Il y avait cependant une pierre d’achoppement, et le principal échec de la période fut peut-être le cas de Jeremy Corbyn, le britannique Sanders, fortement soutenu par la soi-disant « nouvelle gauche », par opposition aux Nouvelle gauche, en vue de restaurer l’État-providence et de mettre fin à l’héritage maudit de Thatcher. L’échec était accompli, car la défaite n’était pas pour tout le monde : le visage le plus histrionique, le plus semblable à Trump, possible dans le scénario britannique, le caricatural Boris Johnson, a été élu dans un massacre contre le candidat de gauche. La même chose se produit, de différentes manières, avec la gauche populiste française de Jean-Luc Mélenchon, avec Podemos en Espagne et avec Syriza en Grèce – tous aujourd’hui l’ombre d’eux-mêmes. L'Italie, si prolifique en intellectuels liés aux luttes (pensez à Negri, Bifo, Lazaratto, Cacciari, Cesare, Agamben, Gerbaudo, Federici, etc.), semble complètement incapable de produire quoi que ce soit ; au contraire, si Berlusconi était, comme le disait Bifo, le paradigme même de l'entrée du pitre en politique, ouvrant les portes à Trump, le pays n'a fait qu'avancer de plus en plus vers la littéralisation du fascisme : d'abord, avec Cinq Étoiles, puis avec la Ligue du Nord, jusqu'à aujourd'hui, en montant toujours un échelon supplémentaire, en étant gouverné par le parti fasciste de Meloni , admettant des camps de concentration pour réfugiés africains et des milices racistes pour chasser les immigrés sans papiers.

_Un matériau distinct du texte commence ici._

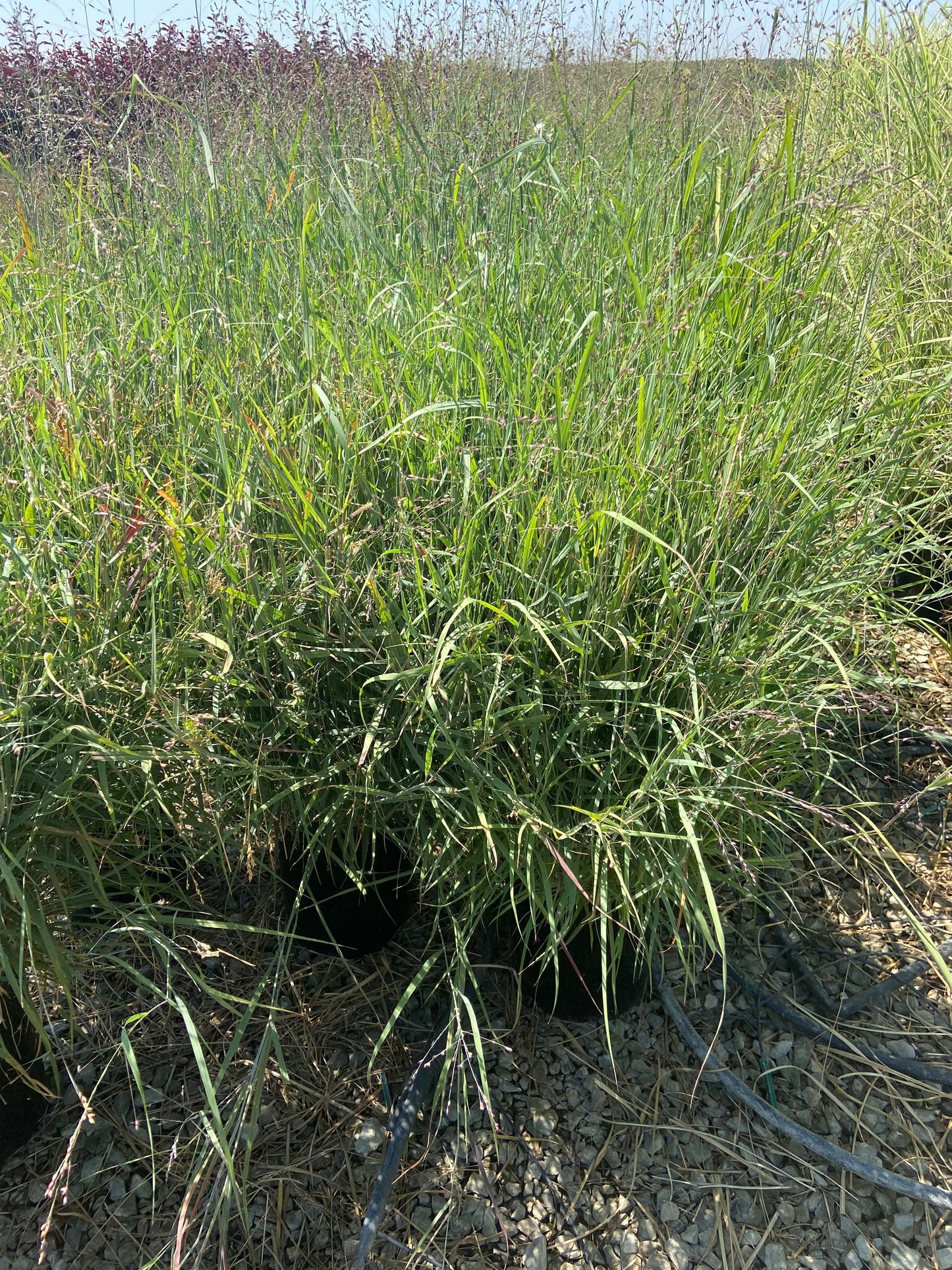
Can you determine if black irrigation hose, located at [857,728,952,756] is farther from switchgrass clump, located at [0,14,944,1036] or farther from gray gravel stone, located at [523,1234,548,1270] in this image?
gray gravel stone, located at [523,1234,548,1270]

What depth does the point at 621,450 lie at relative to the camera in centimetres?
137

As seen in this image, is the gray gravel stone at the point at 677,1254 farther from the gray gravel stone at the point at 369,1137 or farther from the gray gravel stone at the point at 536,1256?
the gray gravel stone at the point at 369,1137

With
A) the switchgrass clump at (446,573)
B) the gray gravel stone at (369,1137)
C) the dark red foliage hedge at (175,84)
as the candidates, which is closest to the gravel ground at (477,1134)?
the gray gravel stone at (369,1137)

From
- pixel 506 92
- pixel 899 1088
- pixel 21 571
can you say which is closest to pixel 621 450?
pixel 21 571

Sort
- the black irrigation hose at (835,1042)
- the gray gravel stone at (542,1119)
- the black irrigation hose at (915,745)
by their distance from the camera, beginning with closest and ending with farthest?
the gray gravel stone at (542,1119), the black irrigation hose at (835,1042), the black irrigation hose at (915,745)

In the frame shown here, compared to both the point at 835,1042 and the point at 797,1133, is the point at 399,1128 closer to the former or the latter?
the point at 797,1133

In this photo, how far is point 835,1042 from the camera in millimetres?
1619

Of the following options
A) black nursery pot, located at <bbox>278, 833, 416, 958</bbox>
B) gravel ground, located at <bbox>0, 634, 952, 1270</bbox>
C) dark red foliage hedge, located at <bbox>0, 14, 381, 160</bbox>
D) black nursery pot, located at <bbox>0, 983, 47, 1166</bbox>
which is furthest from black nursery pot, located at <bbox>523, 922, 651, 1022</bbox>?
dark red foliage hedge, located at <bbox>0, 14, 381, 160</bbox>

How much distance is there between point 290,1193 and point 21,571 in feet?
3.46

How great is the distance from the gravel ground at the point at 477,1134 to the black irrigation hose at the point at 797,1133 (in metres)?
0.04

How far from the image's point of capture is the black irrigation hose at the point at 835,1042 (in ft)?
5.14

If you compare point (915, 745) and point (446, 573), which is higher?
point (446, 573)

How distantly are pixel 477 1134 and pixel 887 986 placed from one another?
813 millimetres

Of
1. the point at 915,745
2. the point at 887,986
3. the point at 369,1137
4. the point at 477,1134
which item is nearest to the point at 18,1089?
the point at 369,1137
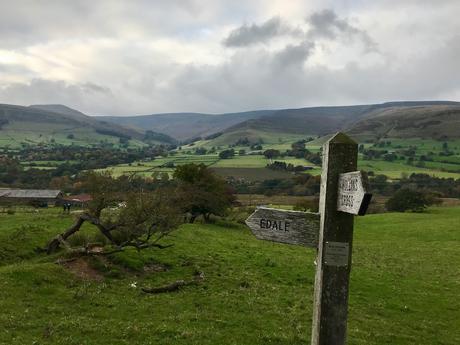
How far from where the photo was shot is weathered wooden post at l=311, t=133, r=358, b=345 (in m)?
5.51

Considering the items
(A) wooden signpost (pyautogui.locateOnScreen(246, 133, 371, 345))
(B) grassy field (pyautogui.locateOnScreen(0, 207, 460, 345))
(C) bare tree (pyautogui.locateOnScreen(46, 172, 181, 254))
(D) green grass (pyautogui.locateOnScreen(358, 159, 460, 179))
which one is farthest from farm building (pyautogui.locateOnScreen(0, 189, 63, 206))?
(D) green grass (pyautogui.locateOnScreen(358, 159, 460, 179))

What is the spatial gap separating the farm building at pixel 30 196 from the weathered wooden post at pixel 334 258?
318 ft

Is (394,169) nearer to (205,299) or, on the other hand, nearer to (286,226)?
(205,299)

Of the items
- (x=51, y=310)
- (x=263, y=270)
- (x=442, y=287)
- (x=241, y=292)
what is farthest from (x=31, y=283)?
(x=442, y=287)

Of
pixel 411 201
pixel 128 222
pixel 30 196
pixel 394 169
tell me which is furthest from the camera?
pixel 394 169

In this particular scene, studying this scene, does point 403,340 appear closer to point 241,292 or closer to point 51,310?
point 241,292

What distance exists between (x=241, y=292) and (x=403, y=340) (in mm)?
7564

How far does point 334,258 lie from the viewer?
18.0ft

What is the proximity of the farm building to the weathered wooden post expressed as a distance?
96985 mm


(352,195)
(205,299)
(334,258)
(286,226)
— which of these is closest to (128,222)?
(205,299)

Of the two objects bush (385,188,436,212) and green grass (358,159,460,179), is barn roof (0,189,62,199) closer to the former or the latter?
bush (385,188,436,212)

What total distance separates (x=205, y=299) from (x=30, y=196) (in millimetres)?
93673

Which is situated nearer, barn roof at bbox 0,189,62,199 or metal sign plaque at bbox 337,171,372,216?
metal sign plaque at bbox 337,171,372,216

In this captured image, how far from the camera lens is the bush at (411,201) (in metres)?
80.9
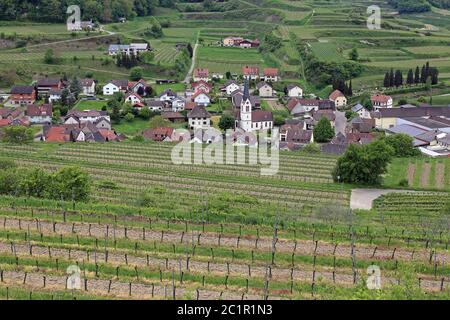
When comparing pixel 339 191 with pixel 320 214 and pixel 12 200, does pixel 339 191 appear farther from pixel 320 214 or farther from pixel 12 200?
pixel 12 200

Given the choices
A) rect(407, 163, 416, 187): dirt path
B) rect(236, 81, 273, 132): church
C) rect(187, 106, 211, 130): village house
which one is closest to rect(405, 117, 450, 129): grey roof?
rect(407, 163, 416, 187): dirt path

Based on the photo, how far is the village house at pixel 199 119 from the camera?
44.8 meters

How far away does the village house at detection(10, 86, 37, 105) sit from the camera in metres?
49.4

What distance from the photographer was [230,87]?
54.1 m

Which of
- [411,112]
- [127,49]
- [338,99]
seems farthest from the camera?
[127,49]

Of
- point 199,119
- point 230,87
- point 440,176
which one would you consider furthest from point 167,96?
point 440,176

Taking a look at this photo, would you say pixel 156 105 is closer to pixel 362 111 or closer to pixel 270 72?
pixel 270 72

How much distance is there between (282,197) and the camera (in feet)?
90.8

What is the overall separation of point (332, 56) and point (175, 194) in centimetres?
3714

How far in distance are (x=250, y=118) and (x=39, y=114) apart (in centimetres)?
1436

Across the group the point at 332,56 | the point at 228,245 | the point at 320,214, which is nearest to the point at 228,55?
the point at 332,56

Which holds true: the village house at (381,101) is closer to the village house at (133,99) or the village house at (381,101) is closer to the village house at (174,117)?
the village house at (174,117)
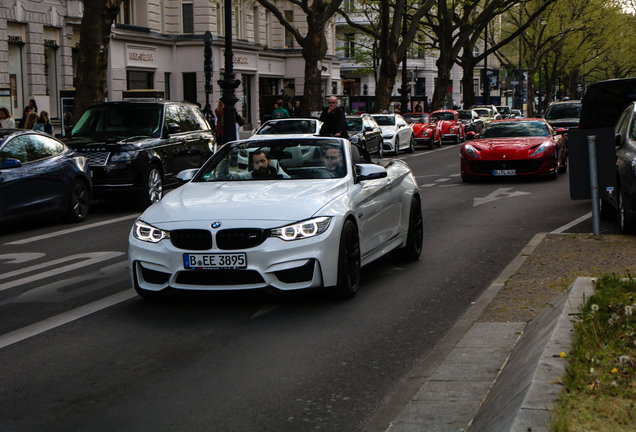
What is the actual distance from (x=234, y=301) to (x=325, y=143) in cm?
186

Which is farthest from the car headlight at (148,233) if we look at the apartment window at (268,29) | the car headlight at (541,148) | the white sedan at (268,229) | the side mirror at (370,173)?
the apartment window at (268,29)

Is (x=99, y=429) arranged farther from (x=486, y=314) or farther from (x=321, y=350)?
(x=486, y=314)

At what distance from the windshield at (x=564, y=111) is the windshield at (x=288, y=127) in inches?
476

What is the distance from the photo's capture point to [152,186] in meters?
15.9

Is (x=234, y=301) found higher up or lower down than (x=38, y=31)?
lower down

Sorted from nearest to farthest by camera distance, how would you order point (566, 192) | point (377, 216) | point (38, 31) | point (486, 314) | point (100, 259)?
point (486, 314) < point (377, 216) < point (100, 259) < point (566, 192) < point (38, 31)

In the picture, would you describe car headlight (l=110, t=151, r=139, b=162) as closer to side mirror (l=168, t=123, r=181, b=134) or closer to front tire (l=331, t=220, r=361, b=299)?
side mirror (l=168, t=123, r=181, b=134)

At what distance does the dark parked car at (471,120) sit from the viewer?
46.2m

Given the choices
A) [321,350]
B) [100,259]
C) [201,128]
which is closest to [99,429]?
[321,350]

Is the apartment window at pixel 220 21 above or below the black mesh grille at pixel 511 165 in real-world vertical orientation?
above

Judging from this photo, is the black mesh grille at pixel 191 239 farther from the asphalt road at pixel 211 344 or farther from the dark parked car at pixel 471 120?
the dark parked car at pixel 471 120

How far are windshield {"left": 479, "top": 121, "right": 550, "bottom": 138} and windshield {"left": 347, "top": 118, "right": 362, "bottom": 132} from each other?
8.02m

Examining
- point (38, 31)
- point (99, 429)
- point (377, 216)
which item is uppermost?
point (38, 31)

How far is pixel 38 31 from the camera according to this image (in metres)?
31.4
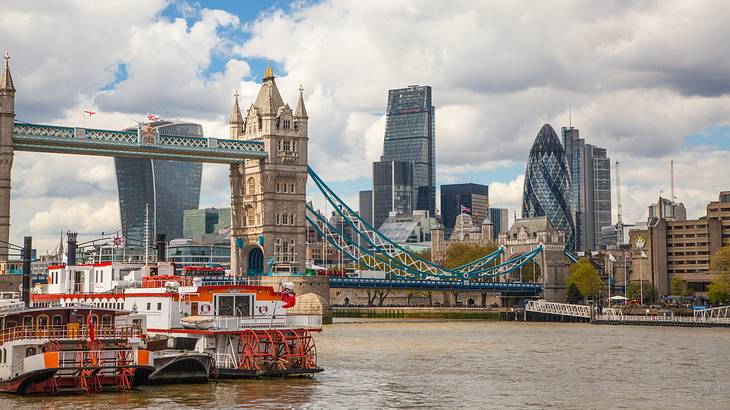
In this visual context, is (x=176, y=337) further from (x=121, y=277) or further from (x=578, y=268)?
(x=578, y=268)

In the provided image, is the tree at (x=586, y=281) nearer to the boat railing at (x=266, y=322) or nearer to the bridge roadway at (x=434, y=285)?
the bridge roadway at (x=434, y=285)

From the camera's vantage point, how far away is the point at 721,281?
128 metres

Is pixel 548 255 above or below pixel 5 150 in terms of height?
below

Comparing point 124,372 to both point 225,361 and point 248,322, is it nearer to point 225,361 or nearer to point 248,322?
point 225,361

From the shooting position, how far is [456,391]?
45.1 metres

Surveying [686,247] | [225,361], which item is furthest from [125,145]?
[686,247]

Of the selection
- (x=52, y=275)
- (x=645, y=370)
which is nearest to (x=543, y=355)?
(x=645, y=370)

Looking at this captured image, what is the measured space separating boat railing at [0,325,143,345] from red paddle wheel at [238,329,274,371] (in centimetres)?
491

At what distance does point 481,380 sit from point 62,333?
61.9ft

L'Allemagne, qui semblait être le affaire principale de politique de la mémoire, invoquant le rationalisme supérieur des Francfortois actuels dans leur défense de l'Union européenne comme avatar cosmopolite kantien protégé contre l'entrée du nationalisme et du suprémacisme, après la Dame de fer, elle languit avec un parti social-démocrate diminué et hors de propos, contraint de gouverner en alliance avec ses rivaux pour empêcher la montée de l’AfD, le parti néo-nazi en plein essor.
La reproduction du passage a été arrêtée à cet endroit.